■ **VOTRE OBJECTIF**: Prolongez le texte sur l’aspect de l’aéroplane en reprenant juste après sa dernière phrase.

■ **EXTRAIT DU TEXTE**:
○ ○ ○

Le vol sans battement/Aspect de l’aéroplane

Édition Aérienne (p. 456-458).

ASPECT DE L’AÉROPLANE


Quant à la tournure qu’aura l’aéroplane humain, on en a pu juger par ceux qui ont été construits, malgré qu’on ait à peine osé les essayer. Ce sont et ce seront assurément d’énormes chauves-souris, généralement grises, nullement gracieuses, glissant très lentement dans les airs, ayant toujours peur d’approcher du sol ; d’une lourdeur surprenante, mais possédant cependant une majesté d’allure singulière.

Quand on regarde fonctionner un grand aéroplane de 5 mètres d’envergure, comme celui que j’ai fait évoluer il y a quelque vingt ans, quand, lancé du haut d’une carrière de 75 mètres de hauteur, il se retourne lentement, et se met à courir gravement sur l’air, on se trouve en face d’une allure qu’on n’a jamais vue. Ce mouvement inconnu vous poursuit et devient inoubliable.

J’espère pouvoir m’offrir bientôt ce spectacle en plus grand. Le sommet de cette carrière va devenir, dit-on, un sanatorium auquel on parviendra au moyen d’un chemin de fer. Je pourrai donc m’offrir cette petite course, et je ferai précipiter un aéroplane de neuf mètres d’envergure et de quinze mètres de surface, chargé de poids progressifs. C’est l’appareil dessiné page 251 de l’Empire de l’air. Il est fini depuis dix ans et n’a jamais été essayé ; ce sera un moyen de le faire servir à quelque chose. Il nous fera voir la tournure qu’aura en marche l’aéroplane capable de porter un homme.

On a beaucoup parlé de l’indispensabilité de la plume pour la reproduction du vol ; et, pour beaucoup de personnes, elle est une condition de la station dans l’air. Malgré que je me sois incliné bien bas devant cette merveille, je suis persuadé qu’elle n’est pas indispensable. La membrane a fait mieux et plus grand dans le vol, que la rémige ; les grandes surfaces des ptérodactyles du Jurassique n’ont pas encore été atteintes par la plume et, comme perfection d’effets produits, nul être emplumé ne peut lutter, comme difficultés fournies et exécutées, avec les chauves-souris de petite taille.

○ ○ ○

■ **EXTRAIT DES DONNÉES**:

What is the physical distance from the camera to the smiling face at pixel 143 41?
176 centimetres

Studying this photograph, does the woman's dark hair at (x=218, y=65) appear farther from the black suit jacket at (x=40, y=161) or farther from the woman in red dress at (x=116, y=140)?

○ ○ ○

■ **RÉSULTAT OBTENU**:
Oh pourrait mettre en parallèle les soui-mauga et les colibris, mais on aurait tort ; ces deux oiseaux reproduisent le vol de l’abeille, l’immobilité par le battement. Les chauves-souris, même de forte taille, font souvent cet exercice. Toutes les fois que les roussettes ont à choisir des fruits, elles font leur choix de cette manière. Mais qu’est cette manœuvre, que le premier tiercelet venu fait vingt fois par jour, à côté des mille crochets de la pipistrelle ? — Le plus terrible ennemi de l’insecte, celui auquel il ne peut absolument pas échapper, est la chauve-souris.

Le vol peut donc se passer de la plume. Nous nous servirons forcément de la membrane ; nos appareils seront disgracieux, mais ils voleront.

Beaucoup de personnes ne peuvent admettre que l’appareil qui véhiculera l’homme dans les airs soit aussi lourd que cela. Pour elles, leur rêve est autre. Elles comprennent le vol. dans le genre de celui du rameur, pas même du gros rameur qui est lourd, qui se pose pesamment, mais quelque chose comme la manière de se mouvoir des petits passereaux qui se transportent où ils veulent et tourbillonnent au gré de leurs désirs.

Des dames m’ont avoué avoir pensé aux ailes des anges ; certaines d’entre elles, des jeunes filles, désiraient se mouvoir comme ces phalènes qui pompent le suc des fleurs sans se poser sur elles.

C’est trop demander à une lourde machine qui sera toujours lourdement chargée. Il faut en rabattre et énormément. Regardez la Nature, voyez si elle est toujours élégante. Voyez la grâce du départ d’un argala, d’un vautour où d’un pélican. Il y a de la trivialité dans ces efforts faits pour enlever leur pesante masse.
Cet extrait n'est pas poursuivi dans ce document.